彼は高嶺のヤンキー様4(元ヤン)





「審判なにしてやがる!」

「横取りするんじゃねぇ!」

「失礼ししました。攻撃を受けたので、自己防衛したまでです。」





ブーブー文句を言う客達に、優雅に審判は言う。





「本来ならば、カンパイ後にスタートですが・・・・たった今、通信が入りました。」





耳にあてたイヤホンを指でなでながら言った。






「ただいまより、生け捕りゲームスタートです。」

「「「「「「「「「うおおおおおおおおお!」」」」」」」」」」






それで雄たけびが上がり、全員が私めがけて迫ってくる。





「ヤバ・・・!」





数は全部で100人ぐらい。






「もらったぜ凛道―!」

「やらねぇよっ!!」



ドスッ!!

「ぐあああ!」





机を振り上げて着た男を、左フックで沈める。





「ここでやられるわけにはいかないんだよ・・・!」





1人で来たのは後悔してるけど、迷惑をかけたくなかった。





「襲われて痛い思いするのは、俺一人で十分だ・・・!!」





同時に、こんな卑怯な方法で負けたくないと強く思う。

なによりも、






「俺は龍星軍四代目総長・凛道蓮!!」




ヒュン!!

「ぶは!?」



「なにっ!?」

「テメーら三流、片手で十分だ!」





(忍者にやられた借り、ここで返す!)





総長として、汚名を返上しないとね!?






左手用のトンファーを構えながら言った。





「おや、怪我人なのにさすがですね。

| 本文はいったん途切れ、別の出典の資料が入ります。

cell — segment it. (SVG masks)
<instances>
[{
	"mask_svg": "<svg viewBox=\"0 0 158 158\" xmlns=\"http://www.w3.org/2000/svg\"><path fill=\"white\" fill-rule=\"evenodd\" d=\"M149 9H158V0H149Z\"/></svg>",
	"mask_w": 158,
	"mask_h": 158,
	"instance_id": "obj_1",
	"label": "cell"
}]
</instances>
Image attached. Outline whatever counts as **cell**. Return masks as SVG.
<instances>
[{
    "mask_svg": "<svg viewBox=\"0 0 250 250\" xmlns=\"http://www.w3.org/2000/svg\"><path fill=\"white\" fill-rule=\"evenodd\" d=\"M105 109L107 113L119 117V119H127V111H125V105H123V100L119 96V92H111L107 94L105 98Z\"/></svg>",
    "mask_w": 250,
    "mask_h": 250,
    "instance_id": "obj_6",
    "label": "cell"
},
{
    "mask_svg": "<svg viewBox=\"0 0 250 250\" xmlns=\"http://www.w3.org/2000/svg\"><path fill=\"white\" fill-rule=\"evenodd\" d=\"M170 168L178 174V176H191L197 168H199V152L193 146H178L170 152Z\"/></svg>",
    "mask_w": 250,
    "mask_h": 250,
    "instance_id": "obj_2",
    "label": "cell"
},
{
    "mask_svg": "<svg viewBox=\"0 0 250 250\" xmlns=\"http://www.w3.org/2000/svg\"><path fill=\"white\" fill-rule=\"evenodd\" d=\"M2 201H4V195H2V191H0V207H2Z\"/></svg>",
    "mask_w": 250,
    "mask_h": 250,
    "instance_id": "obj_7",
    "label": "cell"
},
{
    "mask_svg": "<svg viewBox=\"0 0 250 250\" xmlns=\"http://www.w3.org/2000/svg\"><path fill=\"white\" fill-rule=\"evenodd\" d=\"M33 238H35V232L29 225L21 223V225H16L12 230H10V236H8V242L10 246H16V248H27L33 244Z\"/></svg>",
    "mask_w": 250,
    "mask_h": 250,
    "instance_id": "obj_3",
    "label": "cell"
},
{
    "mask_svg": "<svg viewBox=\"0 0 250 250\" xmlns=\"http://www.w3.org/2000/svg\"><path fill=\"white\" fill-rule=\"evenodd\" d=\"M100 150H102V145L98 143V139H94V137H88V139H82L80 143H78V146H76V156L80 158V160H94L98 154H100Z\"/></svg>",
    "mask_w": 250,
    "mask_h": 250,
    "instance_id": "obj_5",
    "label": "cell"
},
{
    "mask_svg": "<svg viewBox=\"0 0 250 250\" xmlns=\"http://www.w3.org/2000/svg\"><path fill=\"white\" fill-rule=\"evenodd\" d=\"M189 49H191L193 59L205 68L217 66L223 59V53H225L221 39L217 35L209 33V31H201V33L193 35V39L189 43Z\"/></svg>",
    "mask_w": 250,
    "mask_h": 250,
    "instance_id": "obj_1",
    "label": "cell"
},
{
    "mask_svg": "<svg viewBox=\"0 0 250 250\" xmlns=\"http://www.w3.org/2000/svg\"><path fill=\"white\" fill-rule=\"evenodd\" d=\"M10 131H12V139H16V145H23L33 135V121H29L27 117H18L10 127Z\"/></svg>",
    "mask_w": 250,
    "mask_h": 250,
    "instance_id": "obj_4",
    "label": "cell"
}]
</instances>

」

「杉田、俺はただの怪我人じゃない!龍星軍四代目総長・凛道蓮だっ!!」



ヒュンヒュンヒュン!





右手をポケットに入れたまま、構える。

それで目を丸くする敵達。

杉田1人だけがニコニコしていた。





「では、合意の上でスタートですね。」

「僕らが勝てば、あなたの知ってることを全部話してもらいますよ、杉田さん!」

「勝てるといいですね。」


「勝つんだよ!!」





声を張り上げ宣言する。





「龍星軍舐めんなっ!!」





1本だけのトンファーを構え、ファイティングポーズを取る。





「馬鹿が!1人でなにが出来るんだ!?」

「ここにいるのは、みんな格闘技の有段者なんだよ!」

「女を殴っていいわけ~!?」

「やっちゃおう♪」





笑いながら、勝ち誇りながら迫ってくる集団。

それに向かって、私は一歩踏み出した。